DATA EXTRACT:
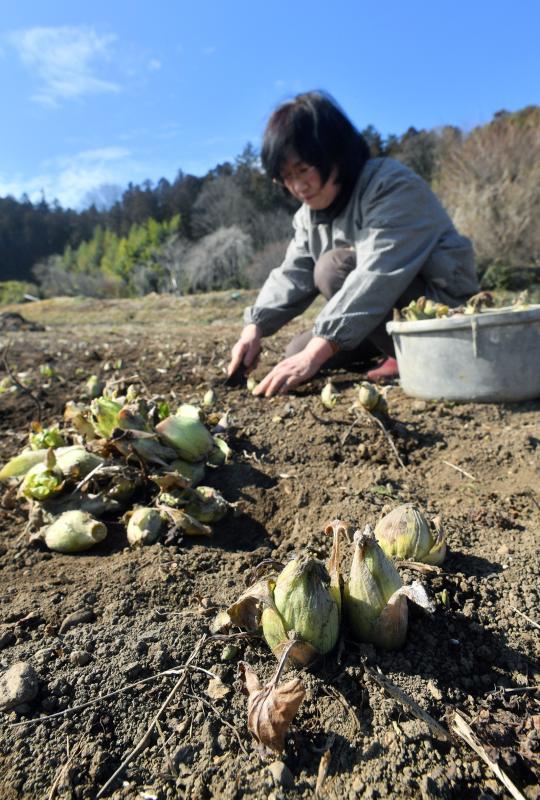 青空の下で行われたフキノトウの収穫作業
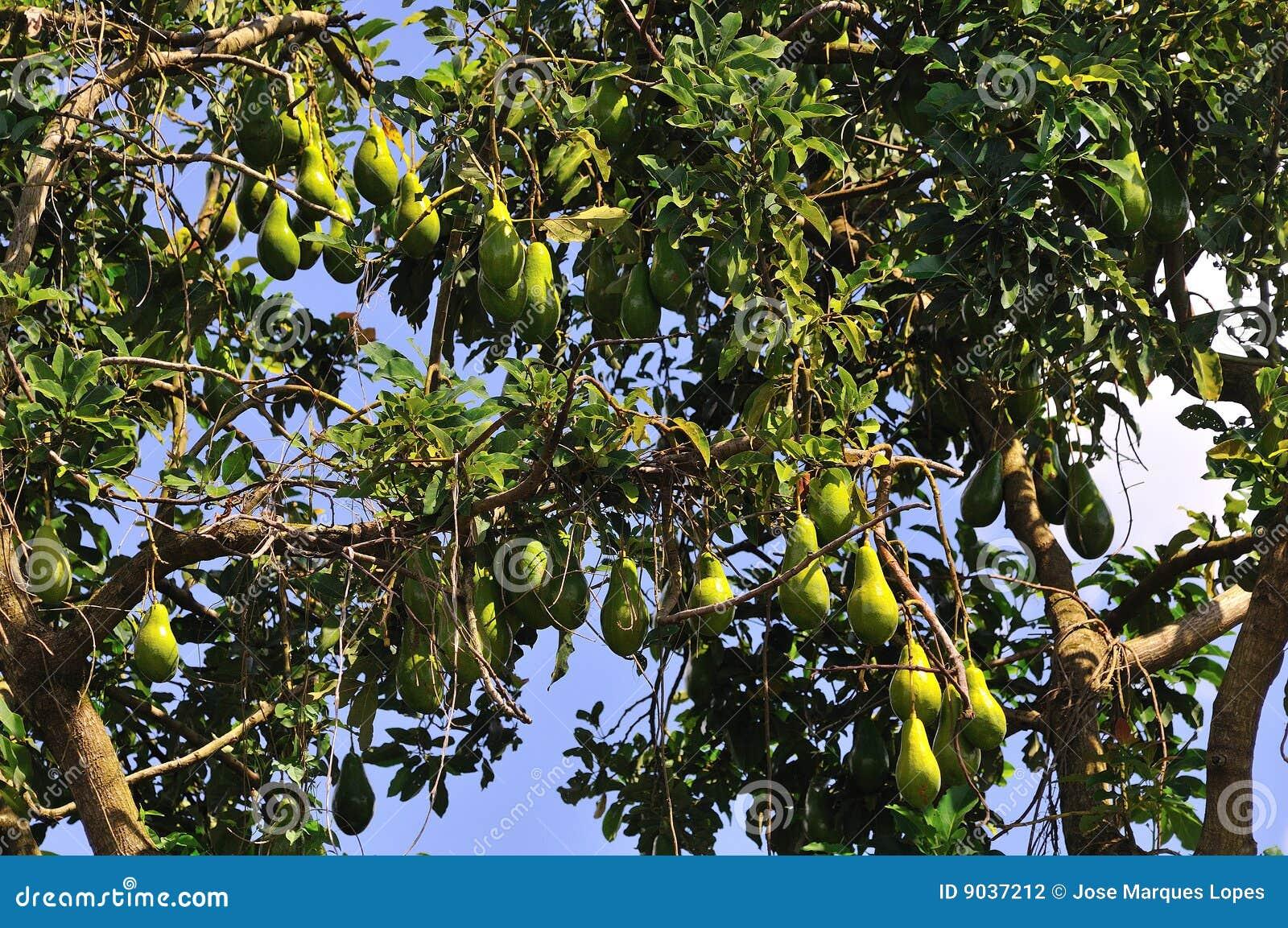 albero di avocado fotografia stock immagine di guacamole On albero di avocado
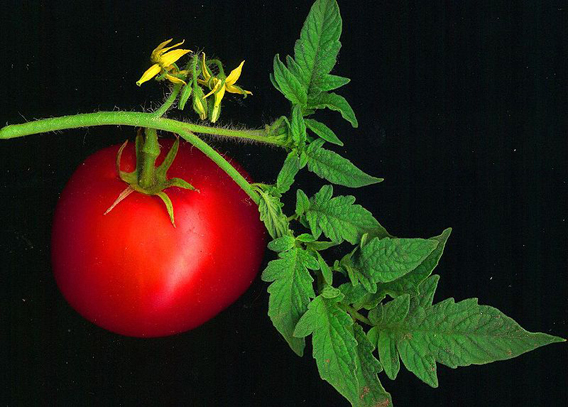 Tomato on the vine. Photo by: David Besa.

WORK TASK: Everything from the line with "albero di avocado fotografia" through the final line of the material is to be returned exactly, both ends included, apart from the pictures.

EXERCISE OUTPUT:
 albero di avocado fotografia stock immagine di guacamole On albero di avocado
 Tomato on the vine. Photo by: David Besa.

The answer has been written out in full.